73. Set Matrix Zeroes

2019/11/08 Leetcode

73. Set Matrix Zeroes

Tags: ‘Array’

Given a m x n matrix, if an element is 0, set its entire row and column to 0. Do it in-place.

Example 1:

Input: 
[
  [1,1,1],
  [1,0,1],
  [1,1,1]
]
Output: 
[
  [1,0,1],
  [0,0,0],
  [1,0,1]
]

Example 2:

Input: 
[
  [0,1,2,0],
  [3,4,5,2],
  [1,3,1,5]
]
Output: 
[
  [0,0,0,0],
  [0,4,5,0],
  [0,3,1,0]
]

Follow up:

  • A straight forward solution using O(mn) space is probably a bad idea.
  • A simple improvement uses O(m + n) space, but still not the best solution.
  • Could you devise a constant space solution?

Solution

方法1 Use extra two arrays to store where a column/ row has 0.

O(m * n) time O(m + n) space


方法2 Use row 0 and column 0 to store if current row/column has 0. Finally iterate through matrix[i][j], if matrix[i][0] == 0 matrix[0][j] == 0, set matrix[i][j] 0.

### Data section
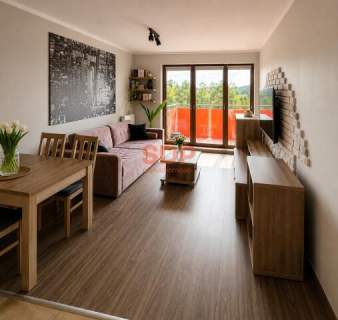 2-stronne mieszkanie, zamykanym garaż, duży balkon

### Using the information
• 1. Name every point made under "Follow up:" on the Set Matrix Zeroes page.
• 2. Pick up the Set Matrix Zeroes page after its last sentence and keep writing.

### Task results
• 1.
- A straightforward solution using O(mn) space is probably a bad idea.
- A simple improvement uses O(m + n) space, but it is still not the best solution.
- Could you devise a constant space solution?

• 2.
O(m*n) time linear O(1) space

public void setZeroes(int[][] matrix) {
    final int m = matrix.length;
    final int n = matrix[0].length;
    boolean row_has_zero = false; // 第一行是否存在 0
    boolean col_has_zero = false; // 第一列是否存在 0

    for (int i = 0; i < n; i++)
        if (matrix[0][i] == 0) {
            row_has_zero = true;
            break;
        }

    for (int i = 0; i < m; i++)
        if (matrix[i][0] == 0) {
            col_has_zero = true;
            break;
        }

    for (int i = 1; i < m; i++)
        for (int j = 1; j < n; j++)
            if (matrix[i][j] == 0) {
                matrix[0][j] = 0;
                matrix[i][0] = 0;
            }
    for (int i = 1; i < m; i++)
        for (int j = 1; j < n; j++)
            if (matrix[i][0] == 0 || matrix[0][j] == 0)
                matrix[i][j] = 0;
    if (row_has_zero)
        for (int i = 0; i < n; i++)
            matrix[0][i] = 0;
    if (col_has_zero)
        for (int i = 0; i < m; i++)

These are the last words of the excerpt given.